Don't have an OpenAI key? Google hands out free Gemini API keys via Google AI Studio -- no credit card required. Hit "Create API key" in the top right, or "Get API key" in the left sidebar. The free tier is generous enough for development. If you go this route, use the Umbraco.AI.Google provider and configure the connection in the backoffice accordingly.
Step 7: Run and verify
cd src/AI.Woowoo.TestSite
dotnet run
Once it's running, log in (admin@example.com / 1234567890) and navigate to the Umbraco.AI section in the backoffice. You should see:
- A seeded OpenAI connection
- A profile
- A context
- Several prompts
- Several agents
If you added a real API key, try running a prompt or agent to confirm the connection is live.
Step 8: Make the initial commit
Before staging everything, do a quick sanity check: open UmbracoAISeedData.cs and confirm there's no real API key in there.
git add .
git commit -m "chore: initial scaffold from Lotte's Opinionated Package Starter Template"
git push -u origin main
Prerequisite: before pushing, go to GitHub and create a new empty repository named
Umbraco.Community.AI.Woowoo(skip the readme, license, and gitignore options -- the template already created those locally).

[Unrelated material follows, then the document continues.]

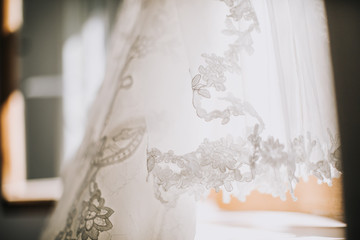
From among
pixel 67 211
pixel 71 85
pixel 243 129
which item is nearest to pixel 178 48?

The template already configured the remote, sogit pushgoes straight to the right place.
What's next
The environment is now ready:
-
src/AI.Woowoo/-- the package project, clean and ready for package code -
src/AI.Woowoo.TestSite/-- a full Umbraco 17 + Umbraco.AI host to develop and test against, with demo data seeded - GitHub Actions configured for NuGet publishing on version tags
- All five AI providers installed and ready to configure
When it comes to implementing the package itself, the first thing to add to src/AI.Woowoo/AI.Woowoo.csproj is a reference to Umbraco.AI.Core -- the package that contains all the extension points (custom tools, middleware, guardrail evaluators, etc.):
dotnet add src/AI.Woowoo package Umbraco.AI.Core --version 1.6.0
Note that Umbraco.AI.Core 1.6.0 requires Umbraco.Cms 17.1.0 or higher. The template scaffolds the package project against 17.0.0, so bump the four Umbraco.Cms references in the same file to 17.1.0 when you add this.
The next step is implementing the Umbraco.Community.AI.Woowoo package itself -- but that's a story for another post.